# Lake Logan



## Joey209 (Oct 17, 2007)

Planning a trip to Lake Logan Saturday.Has anyone been catchin any flatties out of there lately?


----------



## loganlure (Aug 15, 2008)

I'm going tonight, I'll let you know tomorrow... maybe I'll save you a couple to catch.


----------



## Joey209 (Oct 17, 2007)

Your so nice .What are you usin for bait???


----------



## loganlure (Aug 15, 2008)

Joey209 said:


> Your so nice .What are you usin for bait???


Some bluegills... some chicken liver... maybe a shad or two.


----------



## Joey209 (Oct 17, 2007)

Fished there from 6 to 2am and got 0 runs.I had some turtles chew up my bluegill though,thats always nice.Maybe the full moon had something to do with them not biting.Caught some monster gills down by the boat rental though.The rest of the night pretty much sucked.

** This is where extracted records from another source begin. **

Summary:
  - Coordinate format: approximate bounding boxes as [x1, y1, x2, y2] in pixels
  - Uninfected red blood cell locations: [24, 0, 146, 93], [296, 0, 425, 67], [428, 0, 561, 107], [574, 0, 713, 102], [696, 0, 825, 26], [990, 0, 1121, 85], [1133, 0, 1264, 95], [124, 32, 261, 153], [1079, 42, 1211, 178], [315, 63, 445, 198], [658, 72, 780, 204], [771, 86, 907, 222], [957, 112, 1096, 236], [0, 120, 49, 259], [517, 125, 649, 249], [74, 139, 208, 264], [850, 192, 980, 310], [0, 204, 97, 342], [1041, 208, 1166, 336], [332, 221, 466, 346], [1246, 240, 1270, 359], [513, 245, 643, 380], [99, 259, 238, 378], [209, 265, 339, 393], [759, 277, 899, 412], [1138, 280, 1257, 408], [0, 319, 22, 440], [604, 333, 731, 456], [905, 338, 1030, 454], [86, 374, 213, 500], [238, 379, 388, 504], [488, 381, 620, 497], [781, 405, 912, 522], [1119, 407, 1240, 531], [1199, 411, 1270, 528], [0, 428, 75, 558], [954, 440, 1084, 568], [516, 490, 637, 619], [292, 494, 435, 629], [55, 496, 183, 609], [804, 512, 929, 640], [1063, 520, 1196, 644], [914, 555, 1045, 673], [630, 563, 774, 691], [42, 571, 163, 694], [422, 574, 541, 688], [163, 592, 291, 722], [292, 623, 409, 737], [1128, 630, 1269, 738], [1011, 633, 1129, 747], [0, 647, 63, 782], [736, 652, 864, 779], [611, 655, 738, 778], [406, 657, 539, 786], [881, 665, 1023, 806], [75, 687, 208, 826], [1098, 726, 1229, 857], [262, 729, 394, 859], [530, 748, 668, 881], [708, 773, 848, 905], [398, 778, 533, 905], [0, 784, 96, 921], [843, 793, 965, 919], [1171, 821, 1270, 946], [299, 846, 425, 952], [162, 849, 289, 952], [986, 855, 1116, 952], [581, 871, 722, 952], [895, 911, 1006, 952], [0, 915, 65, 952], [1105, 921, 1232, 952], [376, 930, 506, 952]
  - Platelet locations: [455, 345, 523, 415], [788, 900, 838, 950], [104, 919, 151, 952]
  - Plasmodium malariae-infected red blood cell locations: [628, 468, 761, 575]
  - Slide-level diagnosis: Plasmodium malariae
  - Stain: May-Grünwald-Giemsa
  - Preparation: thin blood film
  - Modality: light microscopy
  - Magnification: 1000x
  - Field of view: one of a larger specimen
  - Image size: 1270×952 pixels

...........Back to the River


----------



## loganlure (Aug 15, 2008)

Sorry I never told you how it went... it was a full moon! As soon as the moon rose, we sat from 9 until 2 without a single bite. I had always thought it was a wive's tale that the cats don't bite during a full moon. NOW I believe it to be a fact!


----------



## Smallmouth Crazy (Apr 4, 2006)

I had a friend tell me that smallies wont bite on the river during a full moon(or at least wont bite as well) I havent really proved that one way or the other.


----------



## catfish_hunter (May 31, 2005)

Fish are like humans, they eat when they are hungry...But I dont seem to catch as many fish on full moon as I do other nites...


----------